People without facts often accept the idea that electric vehicles will suddenly create massive demand growth. That’s a story spun in this province by people aiming to justify BC Hydro’s long-term spending spree, despite 15 years of flat demand.
No one doubts that in coming decades, demand will grow, partly fueled by electric vehicles. But that growth will be more modest than claimed by BC Hydro’s agents. It could be easily met by conservation and efficiency programs, upgrades to existing facilities and creation of clean, non-destructive renewable sources.
BloombergNEF is a leading provider of primary research on clean energy. It says this about the future impact of vehicle on electrical utilities:
EVs add electricity demand, but not as much as you might think. By 2040 passenger EVs consume 1,290TWh, commercial EVs consume 389TWh, e-buses consume 216TWh and electric two-wheelers consume 69TWh. Combined, these add just 5.2% to global electricity demand. In many advanced economies, EVs prevent overall electricity demand from falling. Overall, the power market can comfortably integrate the additional demand.
BC Hydro has been hiding its real financial results by accounting trickery, including excessive capitalization of expenses and cost deferrals using regulatory accounts. They treat the accumulated expense deferrals as assets. These are shown as positive items on the company’s balance sheet, but they have near-zero tangible value.
This is a game dictated by politicians but it cannot continue forever. The result will be substantial rate increases in the future.
In the 21st century, residential and business consumers facing rapidly rising electricity costs will seek alternatives. One will be solar power generated at home or business. Beam Solar is just one of many cleantech companies providing EV charging systems.
Site C proponents argued that power dispatchability was a critical factor that justified flooding more than 50 miles of the Peace River valley.
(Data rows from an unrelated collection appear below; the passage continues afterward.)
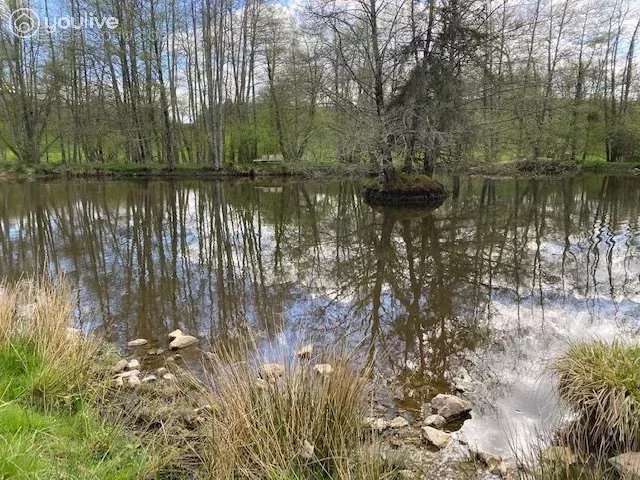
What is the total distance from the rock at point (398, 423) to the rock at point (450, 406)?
27 cm

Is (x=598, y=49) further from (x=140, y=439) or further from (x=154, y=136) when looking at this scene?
(x=140, y=439)

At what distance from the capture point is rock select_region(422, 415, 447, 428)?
9.73 feet

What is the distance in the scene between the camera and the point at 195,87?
28906 mm

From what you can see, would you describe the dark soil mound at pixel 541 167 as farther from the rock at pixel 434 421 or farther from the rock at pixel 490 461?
the rock at pixel 490 461

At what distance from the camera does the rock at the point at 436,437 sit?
9.00ft

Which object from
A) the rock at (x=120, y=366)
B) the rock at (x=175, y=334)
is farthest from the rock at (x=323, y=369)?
the rock at (x=175, y=334)

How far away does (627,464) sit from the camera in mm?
2240

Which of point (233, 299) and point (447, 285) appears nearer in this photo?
point (233, 299)

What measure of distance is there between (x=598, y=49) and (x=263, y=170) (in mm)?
24617

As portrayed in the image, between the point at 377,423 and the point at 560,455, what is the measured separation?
1062mm

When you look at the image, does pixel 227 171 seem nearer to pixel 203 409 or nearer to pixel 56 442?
pixel 203 409

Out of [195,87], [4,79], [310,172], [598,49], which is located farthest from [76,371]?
[598,49]

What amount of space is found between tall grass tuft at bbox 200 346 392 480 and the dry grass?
1.20 meters

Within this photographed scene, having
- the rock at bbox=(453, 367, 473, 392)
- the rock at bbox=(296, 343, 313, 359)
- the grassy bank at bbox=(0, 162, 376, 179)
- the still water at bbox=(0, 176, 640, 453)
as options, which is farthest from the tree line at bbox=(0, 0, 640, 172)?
the rock at bbox=(296, 343, 313, 359)
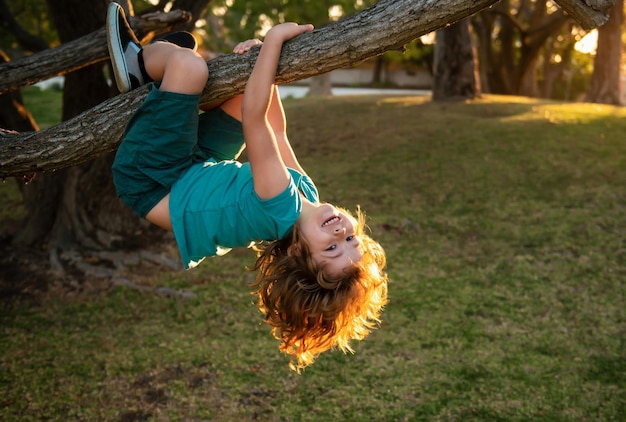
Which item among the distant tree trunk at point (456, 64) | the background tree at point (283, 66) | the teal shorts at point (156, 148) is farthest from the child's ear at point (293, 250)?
the distant tree trunk at point (456, 64)

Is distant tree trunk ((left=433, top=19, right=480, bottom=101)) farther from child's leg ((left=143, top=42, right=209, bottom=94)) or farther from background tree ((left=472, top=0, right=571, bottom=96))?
child's leg ((left=143, top=42, right=209, bottom=94))

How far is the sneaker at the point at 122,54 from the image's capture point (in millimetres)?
3076

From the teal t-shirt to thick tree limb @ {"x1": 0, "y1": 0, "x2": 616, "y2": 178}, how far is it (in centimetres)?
36

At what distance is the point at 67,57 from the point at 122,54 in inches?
45.1

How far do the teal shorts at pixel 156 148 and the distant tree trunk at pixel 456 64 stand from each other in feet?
31.8

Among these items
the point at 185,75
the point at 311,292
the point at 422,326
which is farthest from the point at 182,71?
the point at 422,326

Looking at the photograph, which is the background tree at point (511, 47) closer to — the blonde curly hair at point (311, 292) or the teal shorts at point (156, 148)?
the blonde curly hair at point (311, 292)

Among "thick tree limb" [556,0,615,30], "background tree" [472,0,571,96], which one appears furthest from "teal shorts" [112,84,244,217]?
"background tree" [472,0,571,96]

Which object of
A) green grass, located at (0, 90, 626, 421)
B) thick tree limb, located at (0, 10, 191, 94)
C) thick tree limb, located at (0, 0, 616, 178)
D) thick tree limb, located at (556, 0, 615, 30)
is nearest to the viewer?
thick tree limb, located at (556, 0, 615, 30)

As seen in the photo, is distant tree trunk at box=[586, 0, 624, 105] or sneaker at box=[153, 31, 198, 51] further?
distant tree trunk at box=[586, 0, 624, 105]

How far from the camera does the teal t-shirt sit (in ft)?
9.56

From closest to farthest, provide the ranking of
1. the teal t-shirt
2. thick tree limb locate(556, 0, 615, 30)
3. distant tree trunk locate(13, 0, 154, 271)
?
thick tree limb locate(556, 0, 615, 30)
the teal t-shirt
distant tree trunk locate(13, 0, 154, 271)

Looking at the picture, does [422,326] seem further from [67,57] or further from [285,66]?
[67,57]

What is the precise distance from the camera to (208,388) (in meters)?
4.43
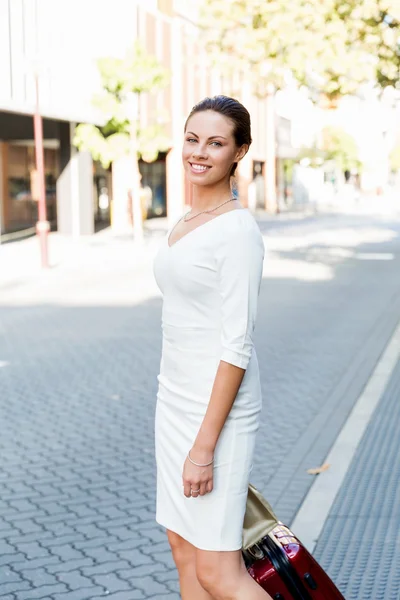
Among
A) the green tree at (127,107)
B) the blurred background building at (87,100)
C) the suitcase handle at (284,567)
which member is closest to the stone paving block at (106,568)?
the suitcase handle at (284,567)

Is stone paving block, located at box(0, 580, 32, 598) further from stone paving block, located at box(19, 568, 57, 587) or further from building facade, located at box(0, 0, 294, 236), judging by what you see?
building facade, located at box(0, 0, 294, 236)

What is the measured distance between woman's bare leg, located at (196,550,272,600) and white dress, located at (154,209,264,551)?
3 cm

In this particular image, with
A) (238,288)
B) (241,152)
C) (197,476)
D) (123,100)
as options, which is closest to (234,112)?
(241,152)

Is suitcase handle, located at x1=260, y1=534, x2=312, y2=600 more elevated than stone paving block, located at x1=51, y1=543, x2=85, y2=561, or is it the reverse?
suitcase handle, located at x1=260, y1=534, x2=312, y2=600

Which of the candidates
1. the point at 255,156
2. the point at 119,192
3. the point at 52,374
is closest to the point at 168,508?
the point at 52,374

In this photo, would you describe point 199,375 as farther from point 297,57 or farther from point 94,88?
point 94,88

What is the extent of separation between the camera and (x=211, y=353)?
9.23ft

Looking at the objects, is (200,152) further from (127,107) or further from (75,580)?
(127,107)

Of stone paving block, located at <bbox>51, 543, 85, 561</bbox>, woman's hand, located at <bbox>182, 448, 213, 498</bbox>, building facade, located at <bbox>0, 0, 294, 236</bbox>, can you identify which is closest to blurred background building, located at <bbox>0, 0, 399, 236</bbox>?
→ building facade, located at <bbox>0, 0, 294, 236</bbox>

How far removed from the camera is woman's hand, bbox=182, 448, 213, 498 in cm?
278

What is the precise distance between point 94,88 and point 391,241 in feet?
38.5

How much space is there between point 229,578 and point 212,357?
2.00ft

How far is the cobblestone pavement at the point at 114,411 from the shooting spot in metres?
4.92

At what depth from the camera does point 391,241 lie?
31.8 m
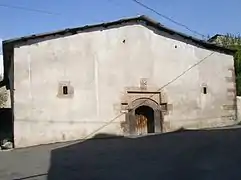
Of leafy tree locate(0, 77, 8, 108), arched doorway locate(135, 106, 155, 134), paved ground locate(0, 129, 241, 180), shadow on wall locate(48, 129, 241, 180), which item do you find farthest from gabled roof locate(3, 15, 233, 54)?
leafy tree locate(0, 77, 8, 108)

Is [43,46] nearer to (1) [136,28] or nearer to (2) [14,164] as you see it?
(1) [136,28]

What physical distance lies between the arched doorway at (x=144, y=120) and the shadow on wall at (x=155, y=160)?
3.65 meters

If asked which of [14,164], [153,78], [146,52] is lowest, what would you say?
[14,164]

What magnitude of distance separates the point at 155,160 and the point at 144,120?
735cm

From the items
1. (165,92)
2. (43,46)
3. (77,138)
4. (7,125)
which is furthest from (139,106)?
(7,125)

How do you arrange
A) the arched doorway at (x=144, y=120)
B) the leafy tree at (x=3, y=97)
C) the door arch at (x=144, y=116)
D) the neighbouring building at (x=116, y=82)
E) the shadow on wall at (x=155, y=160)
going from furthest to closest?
the leafy tree at (x=3, y=97)
the arched doorway at (x=144, y=120)
the door arch at (x=144, y=116)
the neighbouring building at (x=116, y=82)
the shadow on wall at (x=155, y=160)

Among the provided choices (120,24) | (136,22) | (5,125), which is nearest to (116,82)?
(120,24)

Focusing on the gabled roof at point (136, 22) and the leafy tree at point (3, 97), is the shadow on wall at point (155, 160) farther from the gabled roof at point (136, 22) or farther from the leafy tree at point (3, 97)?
the leafy tree at point (3, 97)

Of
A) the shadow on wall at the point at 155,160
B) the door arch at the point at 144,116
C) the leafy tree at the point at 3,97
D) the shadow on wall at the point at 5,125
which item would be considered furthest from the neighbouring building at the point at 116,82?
the leafy tree at the point at 3,97

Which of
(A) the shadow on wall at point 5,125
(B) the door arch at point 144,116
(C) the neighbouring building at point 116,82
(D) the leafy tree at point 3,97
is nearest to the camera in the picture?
(C) the neighbouring building at point 116,82

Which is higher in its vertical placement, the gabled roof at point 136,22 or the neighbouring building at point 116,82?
the gabled roof at point 136,22

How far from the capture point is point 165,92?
15938 millimetres

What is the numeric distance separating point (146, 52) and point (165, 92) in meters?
1.81

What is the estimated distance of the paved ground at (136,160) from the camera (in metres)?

But that, like other justifications put forward by dam builders, is a lie. In 2018 Europe, wind and solar met 42% of electrical needs.
Batteries for storing electricity are becoming more efficient and less costly. Forbes Magazine reports the price of batteries for a vehicle has fallen “from $2,500 a kilowatt-hour to $400 — and on its way to $100.”
I am reminded of being told in the mid 1970s that a one gigabyte computer hard drive would cost millions. Today, I can buy a tiny 256-gigabyte memory card priced at 20 cents for each GB. That sort of technological advance will affect energy markets because going forward, dealing with climate change must be humanity’s number one priority.
Unlike many commentators on energy, I don’t have a financial stake in the outcome. No one pays me to take a position. If the Horgan Government reverts to the promises they made prior to the 2017 election, I will gain what every other citizen of BC gains. Nothing more.